[proofplan] The proof is a direct unpacking of definitions. Smoothness of $f$ means that all component functions have continuous partial derivatives of every order on $U$; in particular, the first-order partial derivatives exist and are continuous. Those first-order data are precisely the condition that $f$ belongs to $C^1(U;\mathbb{R}^m)$. [/proofplan]

[step:Unpack smoothness component by component] For each index $i \in \{1,\dots,m\}$, define the component map \begin{align*} f_i: U \to \mathbb{R} \end{align*} by declaring that \begin{align*} f(x) = (f_1(x),\dots,f_m(x)) \end{align*} for every $x \in U$. Since $f: U \to \mathbb{R}^m$ is smooth, each component $f_i: U \to \mathbb{R}$ is smooth. Therefore, for every $i \in \{1,\dots,m\}$ and every coordinate index $j \in \{1,\dots,n\}$, the first [partial derivative](/page/Partial%20Derivative) \begin{align*} \partial_{x_j} f_i: U \to \mathbb{R} \end{align*} exists and is continuous. [/step]

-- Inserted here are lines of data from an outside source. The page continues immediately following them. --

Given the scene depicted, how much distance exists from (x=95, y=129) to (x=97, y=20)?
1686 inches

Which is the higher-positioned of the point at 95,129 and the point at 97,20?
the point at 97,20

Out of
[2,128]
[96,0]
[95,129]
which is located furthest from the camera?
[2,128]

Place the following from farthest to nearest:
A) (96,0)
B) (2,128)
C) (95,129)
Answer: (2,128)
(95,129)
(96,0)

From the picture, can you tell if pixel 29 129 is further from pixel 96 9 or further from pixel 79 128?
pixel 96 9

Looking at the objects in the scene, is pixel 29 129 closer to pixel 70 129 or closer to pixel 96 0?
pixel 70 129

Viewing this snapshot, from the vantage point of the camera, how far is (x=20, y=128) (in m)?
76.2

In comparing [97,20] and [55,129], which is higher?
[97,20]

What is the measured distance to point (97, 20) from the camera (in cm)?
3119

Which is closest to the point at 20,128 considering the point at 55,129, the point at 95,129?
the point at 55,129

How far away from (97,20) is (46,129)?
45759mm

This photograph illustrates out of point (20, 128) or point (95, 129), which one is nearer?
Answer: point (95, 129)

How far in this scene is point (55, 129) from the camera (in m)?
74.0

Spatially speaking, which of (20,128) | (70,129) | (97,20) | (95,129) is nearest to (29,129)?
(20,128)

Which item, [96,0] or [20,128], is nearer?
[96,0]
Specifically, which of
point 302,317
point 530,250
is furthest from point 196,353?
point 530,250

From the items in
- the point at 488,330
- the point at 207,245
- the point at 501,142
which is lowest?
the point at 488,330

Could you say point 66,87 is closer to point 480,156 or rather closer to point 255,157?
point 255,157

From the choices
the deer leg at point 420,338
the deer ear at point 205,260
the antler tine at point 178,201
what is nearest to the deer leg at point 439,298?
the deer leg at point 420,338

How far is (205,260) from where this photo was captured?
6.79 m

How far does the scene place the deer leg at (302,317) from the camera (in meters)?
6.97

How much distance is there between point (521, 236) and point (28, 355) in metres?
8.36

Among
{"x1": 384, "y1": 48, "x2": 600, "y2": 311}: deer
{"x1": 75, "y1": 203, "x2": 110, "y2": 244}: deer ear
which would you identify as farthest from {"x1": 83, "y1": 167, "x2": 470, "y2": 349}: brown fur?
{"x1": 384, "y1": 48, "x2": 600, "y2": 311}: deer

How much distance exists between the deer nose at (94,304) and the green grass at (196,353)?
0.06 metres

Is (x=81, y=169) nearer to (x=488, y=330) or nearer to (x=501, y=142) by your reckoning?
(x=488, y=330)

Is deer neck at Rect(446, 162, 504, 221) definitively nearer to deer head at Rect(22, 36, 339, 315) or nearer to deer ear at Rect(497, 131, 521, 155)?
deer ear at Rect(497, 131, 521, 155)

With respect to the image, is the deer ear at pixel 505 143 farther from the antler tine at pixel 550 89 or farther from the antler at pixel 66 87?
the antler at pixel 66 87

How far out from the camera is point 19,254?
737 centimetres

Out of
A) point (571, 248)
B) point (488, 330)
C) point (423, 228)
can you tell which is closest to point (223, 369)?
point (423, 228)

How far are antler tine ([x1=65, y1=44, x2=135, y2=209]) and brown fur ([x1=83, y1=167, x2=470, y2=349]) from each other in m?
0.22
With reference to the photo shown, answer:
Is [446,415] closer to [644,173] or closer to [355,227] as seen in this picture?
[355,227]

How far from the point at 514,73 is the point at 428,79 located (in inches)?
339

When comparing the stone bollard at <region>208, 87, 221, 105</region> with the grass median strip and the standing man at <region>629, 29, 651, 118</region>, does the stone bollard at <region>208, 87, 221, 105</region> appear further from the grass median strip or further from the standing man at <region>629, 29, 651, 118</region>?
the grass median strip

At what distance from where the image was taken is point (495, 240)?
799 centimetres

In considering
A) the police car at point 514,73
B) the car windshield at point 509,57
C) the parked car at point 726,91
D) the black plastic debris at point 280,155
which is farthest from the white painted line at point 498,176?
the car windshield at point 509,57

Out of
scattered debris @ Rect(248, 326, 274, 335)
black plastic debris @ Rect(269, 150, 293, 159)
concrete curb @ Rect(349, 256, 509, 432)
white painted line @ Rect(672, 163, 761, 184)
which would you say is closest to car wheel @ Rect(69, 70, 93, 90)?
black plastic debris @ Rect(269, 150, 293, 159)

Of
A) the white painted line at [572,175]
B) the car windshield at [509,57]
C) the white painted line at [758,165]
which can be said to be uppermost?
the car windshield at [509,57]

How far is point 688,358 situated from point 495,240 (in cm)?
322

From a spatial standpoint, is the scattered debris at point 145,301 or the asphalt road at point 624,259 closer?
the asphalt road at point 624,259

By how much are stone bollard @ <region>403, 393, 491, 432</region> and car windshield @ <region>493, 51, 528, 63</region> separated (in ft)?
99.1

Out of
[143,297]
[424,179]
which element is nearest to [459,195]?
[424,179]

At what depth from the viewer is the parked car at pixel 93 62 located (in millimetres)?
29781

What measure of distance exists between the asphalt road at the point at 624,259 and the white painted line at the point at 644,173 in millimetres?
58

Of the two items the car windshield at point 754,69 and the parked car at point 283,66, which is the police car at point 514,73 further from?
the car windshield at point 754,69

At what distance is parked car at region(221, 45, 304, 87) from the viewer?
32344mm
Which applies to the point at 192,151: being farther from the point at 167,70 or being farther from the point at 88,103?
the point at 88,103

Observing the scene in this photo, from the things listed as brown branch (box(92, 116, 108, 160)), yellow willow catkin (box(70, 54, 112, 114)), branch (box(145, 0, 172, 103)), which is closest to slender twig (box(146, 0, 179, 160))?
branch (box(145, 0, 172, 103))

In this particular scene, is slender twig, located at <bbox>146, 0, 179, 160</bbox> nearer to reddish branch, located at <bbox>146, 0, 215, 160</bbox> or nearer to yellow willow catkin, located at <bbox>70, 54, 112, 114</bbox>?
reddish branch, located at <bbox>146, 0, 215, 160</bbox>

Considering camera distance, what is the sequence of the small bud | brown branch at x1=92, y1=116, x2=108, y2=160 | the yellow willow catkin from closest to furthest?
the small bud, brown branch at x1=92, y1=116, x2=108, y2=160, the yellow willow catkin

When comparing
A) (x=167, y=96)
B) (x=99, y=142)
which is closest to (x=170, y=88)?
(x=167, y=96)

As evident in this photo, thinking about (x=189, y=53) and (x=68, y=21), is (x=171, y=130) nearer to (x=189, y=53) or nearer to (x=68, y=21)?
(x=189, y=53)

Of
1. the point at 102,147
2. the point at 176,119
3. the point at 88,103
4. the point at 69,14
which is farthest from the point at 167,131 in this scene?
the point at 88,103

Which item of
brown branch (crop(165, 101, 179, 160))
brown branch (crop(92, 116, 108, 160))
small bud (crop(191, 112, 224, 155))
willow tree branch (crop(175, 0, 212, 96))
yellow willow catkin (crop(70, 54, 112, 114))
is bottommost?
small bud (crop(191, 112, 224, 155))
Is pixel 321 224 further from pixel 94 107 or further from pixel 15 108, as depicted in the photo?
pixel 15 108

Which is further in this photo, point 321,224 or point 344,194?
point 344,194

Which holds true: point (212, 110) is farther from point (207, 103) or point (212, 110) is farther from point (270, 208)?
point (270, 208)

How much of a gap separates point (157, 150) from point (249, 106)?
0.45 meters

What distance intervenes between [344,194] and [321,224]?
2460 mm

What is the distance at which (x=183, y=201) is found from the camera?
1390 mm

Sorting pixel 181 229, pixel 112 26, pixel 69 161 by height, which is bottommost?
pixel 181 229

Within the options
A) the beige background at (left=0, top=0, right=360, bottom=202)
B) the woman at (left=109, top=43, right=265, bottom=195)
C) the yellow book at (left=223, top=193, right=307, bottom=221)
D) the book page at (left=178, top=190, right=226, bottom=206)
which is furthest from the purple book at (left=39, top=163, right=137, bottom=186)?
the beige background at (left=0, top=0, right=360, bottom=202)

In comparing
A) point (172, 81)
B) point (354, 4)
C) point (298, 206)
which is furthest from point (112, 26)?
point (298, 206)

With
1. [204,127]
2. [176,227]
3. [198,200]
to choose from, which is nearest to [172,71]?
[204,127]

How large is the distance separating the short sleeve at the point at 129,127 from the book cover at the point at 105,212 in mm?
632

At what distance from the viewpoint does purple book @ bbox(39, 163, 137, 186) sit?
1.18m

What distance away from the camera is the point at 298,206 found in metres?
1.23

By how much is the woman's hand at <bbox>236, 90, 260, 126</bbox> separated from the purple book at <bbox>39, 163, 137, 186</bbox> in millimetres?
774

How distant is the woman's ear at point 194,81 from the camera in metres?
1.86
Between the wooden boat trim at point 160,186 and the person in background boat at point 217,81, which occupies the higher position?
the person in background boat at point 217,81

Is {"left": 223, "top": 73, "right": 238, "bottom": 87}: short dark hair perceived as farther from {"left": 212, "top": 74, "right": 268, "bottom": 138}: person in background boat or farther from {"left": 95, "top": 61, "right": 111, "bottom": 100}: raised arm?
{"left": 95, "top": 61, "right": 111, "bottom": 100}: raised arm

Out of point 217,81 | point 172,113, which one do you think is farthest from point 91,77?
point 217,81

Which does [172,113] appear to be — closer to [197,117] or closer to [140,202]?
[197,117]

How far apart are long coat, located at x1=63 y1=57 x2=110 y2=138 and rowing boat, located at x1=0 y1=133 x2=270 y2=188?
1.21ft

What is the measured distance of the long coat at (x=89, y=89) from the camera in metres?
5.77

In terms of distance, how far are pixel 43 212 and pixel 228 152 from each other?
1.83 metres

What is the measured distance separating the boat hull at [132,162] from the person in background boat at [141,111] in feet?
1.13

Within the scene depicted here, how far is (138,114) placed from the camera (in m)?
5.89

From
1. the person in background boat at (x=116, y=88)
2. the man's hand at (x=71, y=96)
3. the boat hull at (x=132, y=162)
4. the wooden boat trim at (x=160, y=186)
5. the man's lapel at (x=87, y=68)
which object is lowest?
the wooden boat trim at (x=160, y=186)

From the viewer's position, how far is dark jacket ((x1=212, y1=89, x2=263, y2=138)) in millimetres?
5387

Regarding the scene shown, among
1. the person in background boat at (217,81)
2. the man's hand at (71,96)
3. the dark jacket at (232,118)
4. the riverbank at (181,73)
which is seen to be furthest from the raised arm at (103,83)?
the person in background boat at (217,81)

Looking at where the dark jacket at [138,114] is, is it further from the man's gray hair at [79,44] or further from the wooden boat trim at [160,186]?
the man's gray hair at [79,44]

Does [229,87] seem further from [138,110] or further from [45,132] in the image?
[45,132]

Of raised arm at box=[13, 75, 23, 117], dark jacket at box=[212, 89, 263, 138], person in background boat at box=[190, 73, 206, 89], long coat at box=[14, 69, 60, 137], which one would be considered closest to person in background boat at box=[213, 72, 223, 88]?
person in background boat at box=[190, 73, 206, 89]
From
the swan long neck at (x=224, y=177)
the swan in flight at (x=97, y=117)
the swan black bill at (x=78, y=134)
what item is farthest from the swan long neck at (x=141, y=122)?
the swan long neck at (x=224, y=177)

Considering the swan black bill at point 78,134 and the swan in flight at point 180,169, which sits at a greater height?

[step:Recognize the first derivative data as the definition of $C^1$]The definition of $C^1(U;\mathbb{R}^m)$ for a map $f: U \to \mathbb{R}^m$ requires that all first-order partial derivatives of all component functions exist and are continuous on $U$. The preceding step verifies exactly this condition for every component index $i \in \{1,\dots,m\}$ and every coordinate index $j \in \{1,\dots,n\}$. Hence \begin{align*} f \in C^1(U;\mathbb{R}^m). \end{align*}[/step]

[guided]We now match the information obtained from smoothness with the definition of the target space. The space $C^1(U;\mathbb{R}^m)$ consists of maps $f: U \to \mathbb{R}^m$ whose component functions have continuous first-order partial derivatives on $U$. From smoothness, we already know more: for each component map $f_i: U \to \mathbb{R}$ and each coordinate direction $x_j$, the map \begin{align*} \partial_{x_j} f_i: U \to \mathbb{R} \end{align*} exists and is continuous. This is the entire first-order regularity requirement. Since the condition holds for every $i \in \{1,\dots,m\}$ and every $j \in \{1,\dots,n\}$, the map $f$ has continuous first-order component derivatives on $U$. Therefore, by the definition of $C^1(U;\mathbb{R}^m)$, \begin{align*} f \in C^1(U;\mathbb{R}^m). \end{align*}[/guided]